Saved data entries:
----

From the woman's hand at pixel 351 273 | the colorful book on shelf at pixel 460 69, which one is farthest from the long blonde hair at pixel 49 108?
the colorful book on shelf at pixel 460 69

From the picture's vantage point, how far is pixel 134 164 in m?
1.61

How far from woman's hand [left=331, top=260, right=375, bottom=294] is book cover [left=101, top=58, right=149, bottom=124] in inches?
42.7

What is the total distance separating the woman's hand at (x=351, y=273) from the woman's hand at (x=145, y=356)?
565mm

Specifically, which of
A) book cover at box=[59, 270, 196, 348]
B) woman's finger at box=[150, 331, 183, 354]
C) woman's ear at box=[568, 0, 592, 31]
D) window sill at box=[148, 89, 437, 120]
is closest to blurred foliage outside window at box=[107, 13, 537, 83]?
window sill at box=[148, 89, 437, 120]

----

#### Job
Copy out the lines of the saved data entries verbatim, starting with the line that contains "From the picture's" and continuing through the last line of the entries, with both ends included.

#### Completed exercise
From the picture's vantage point, how far is pixel 134 164 in m?
1.61

How far from woman's hand [left=331, top=260, right=375, bottom=294] is book cover [left=101, top=58, right=149, bottom=124] in inches?
42.7

What is the total distance separating the woman's hand at (x=351, y=273) from the woman's hand at (x=145, y=356)?
565mm

Specifically, which of
A) book cover at box=[59, 270, 196, 348]
B) woman's finger at box=[150, 331, 183, 354]
C) woman's ear at box=[568, 0, 592, 31]
D) window sill at box=[148, 89, 437, 120]
is closest to blurred foliage outside window at box=[107, 13, 537, 83]?
window sill at box=[148, 89, 437, 120]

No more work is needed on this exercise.